- Job: Rewrite every one of the entries below, substituting "Toner" for "Serum" and changing nothing else. Leave the picture markers out of your answer.

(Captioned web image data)
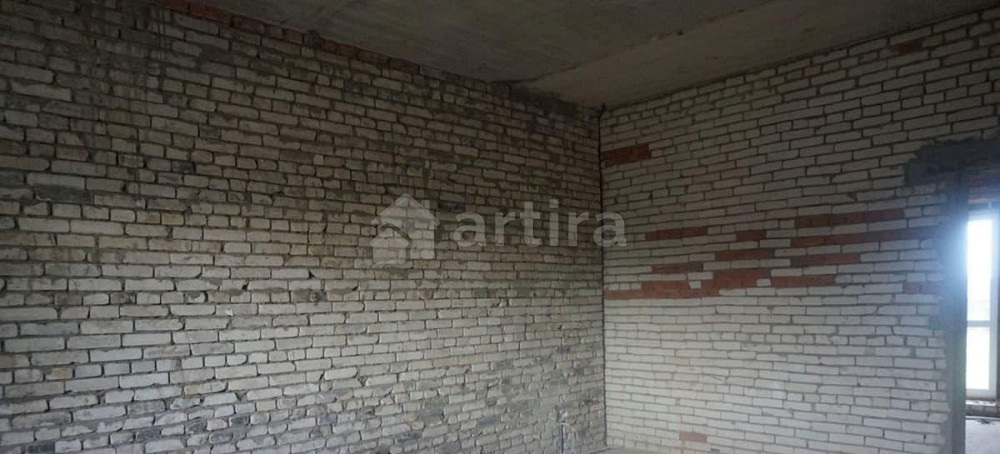 Дом, 1500 м2, 28 соток, 2 эт. Раменское - изображение 2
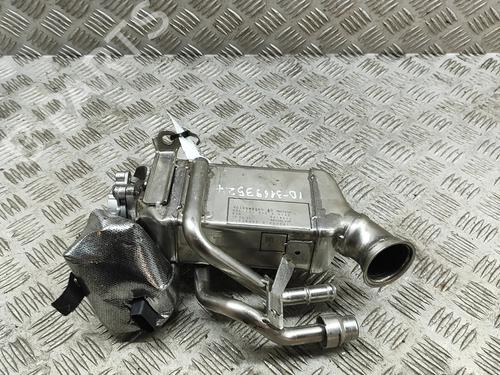 Used Egr AUDI A6 C8 (4A2) 40 TDI Mild Hybrid quattro (204 hp) 28566294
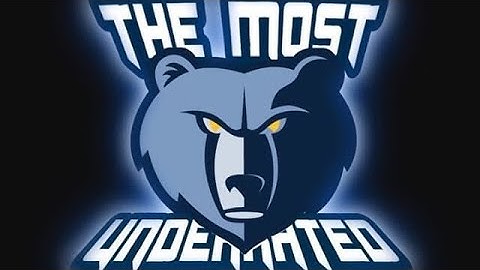 NEW SUPER TEAM👿 *LEARN HOW TO JOIN*😱 NBA2K20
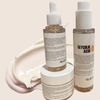 Glycolic Acid 7% Serum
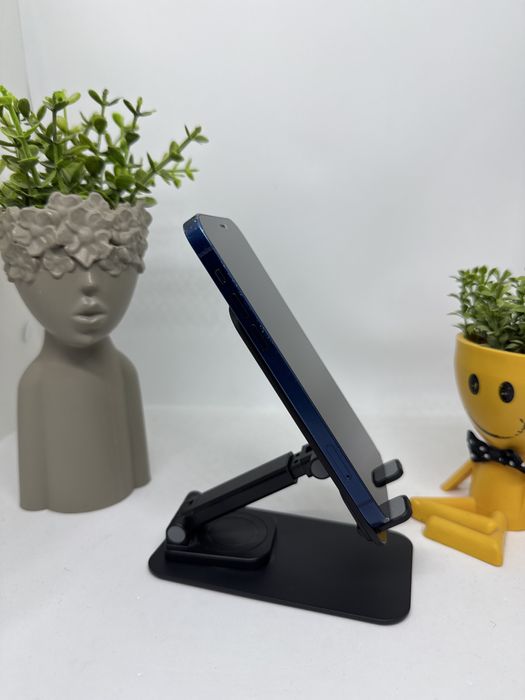 Iphone 12 64gb 12744 Pintel.kz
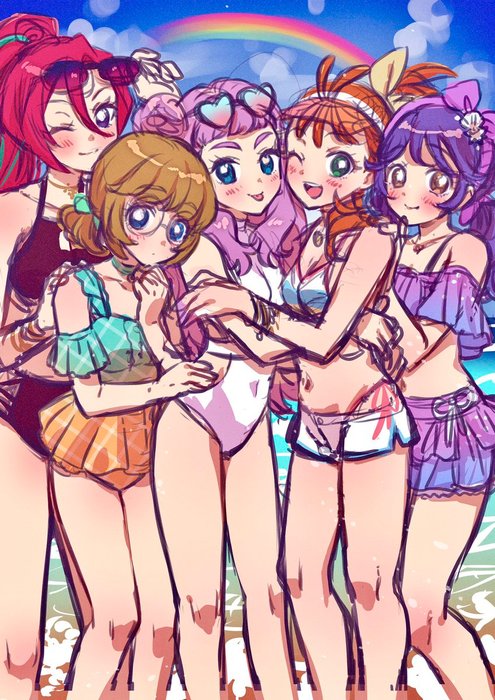Thumbnail of www-x-com-bunretsu6-status-1534136152063877120-237a3c65cd244425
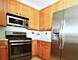 2460 Georgetown, Aurora, IL 60503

- Answer area:
 Дом, 1500 м2, 28 соток, 2 эт. Раменское - изображение 2
 Used Egr AUDI A6 C8 (4A2) 40 TDI Mild Hybrid quattro (204 hp) 28566294
 NEW SUPER TEAM👿 *LEARN HOW TO JOIN*😱 NBA2K20
 Glycolic Acid 7% Toner
 Iphone 12 64gb 12744 Pintel.kz
Thumbnail of www-x-com-bunretsu6-status-1534136152063877120-237a3c65cd244425
 2460 Georgetown, Aurora, IL 60503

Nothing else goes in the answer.